Nissan has an impressive record when it comes to building solid, reliable vehicles, and the company currently enjoys a reasonably high standing in Warranty Direct’s league table of manufacturers. Although the Micra comes with a three-year/60,000-mile warranty, this is made to look quite stingy compared to the seven-year/100,000-mile warranty offered by Kia on its Picanto and Rio models, while Toyota offers a five-year/100,000-mile warranty on its Yaris supermini.
How safe is it?
There's lots of safety technology fitted as standard to all models. Driver, passenger, side and curtain airbags are standard, as is tyre pressure monitoring, hill start assist, and high beam assist. On top of this, lane-keeping assistance (which helps steer you back in your lane should you be distracted and drift out of it), as well as autonomous emergency braking with pedestrian detection (which will automatically bring the Micra to a stop if it detects a likely collision with another vehicle or a pedestrian), are all part and parcel of the Micra’s make-up. However, as not all versions of the Micra across Europe come with autonomous emergency braking as standard, it scored only four stars in crash testing by safety organisation Euro NCAP in 2017. Cars fitted with the technology, however, get the full five out of five.
How much equipment do I get?
The equipment in base model cars is pretty spartan and you’ll have to go for at least a Visia+ model to get air-conditioning. The Acenta car, meanwhile, comes with cruise control, steering wheel-mounted audio controls, and a seven-inch colour screen in the centre of the dashboard, which offers Bluetooth connection and support for Apple CarPlay, as well as providing support for your phone’s apps. However, it’s a pretty glaring omission that this version doesn’t get DAB radio. You have to step up to N-Connecta grade for this, and it also gives you alloys, a leather steering wheel, ambient lighting, sat-nav and automatic air-con. Range-topping Tekna trim adds keyless-go, and upgraded audio system and rear parking sensors complete with camera. Nissan is also keen to push the personalisation theme with the new Micra, offering lots of colour combinations, and contrasting bumper inserts and stickers, both inside and out. If you fancy a bells-and-whistles Tekna model, you can even specify some natty sports seats that come complete with Bose speakers built into the front headrests.
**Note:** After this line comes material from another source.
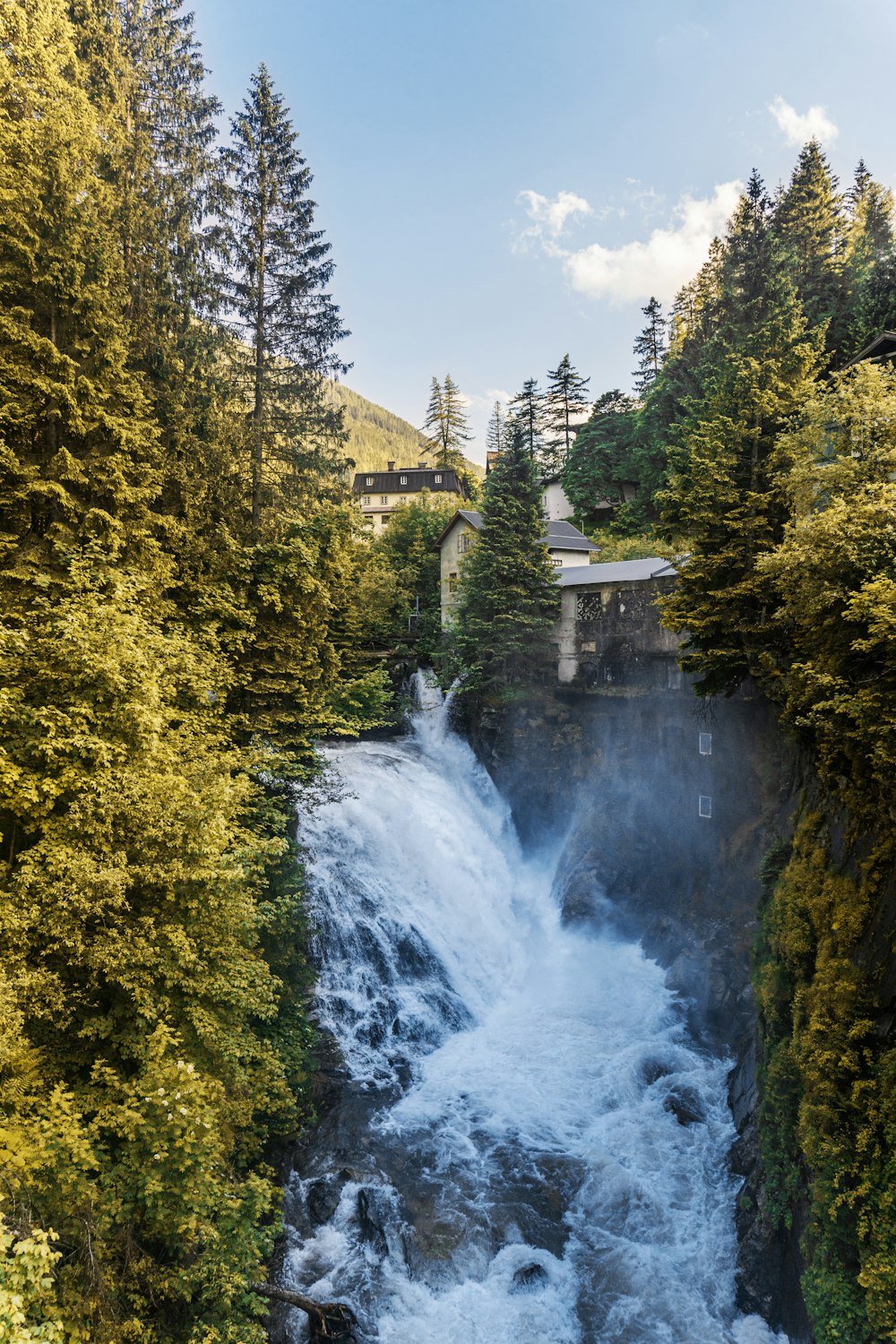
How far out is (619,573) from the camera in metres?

The Micra is a decent car, but it competes in a class that’s jam-packed full of really, really good ones. It’s not as good to drive, as high in quality, as practical nor as sophisticated as the best superminis, and for that reason, it can’t trouble the class-leaders for all-round ability. That said, it is very stylish, it’s easy to live with, and it’s affordable to buy and run, so it does still have plenty in its favour.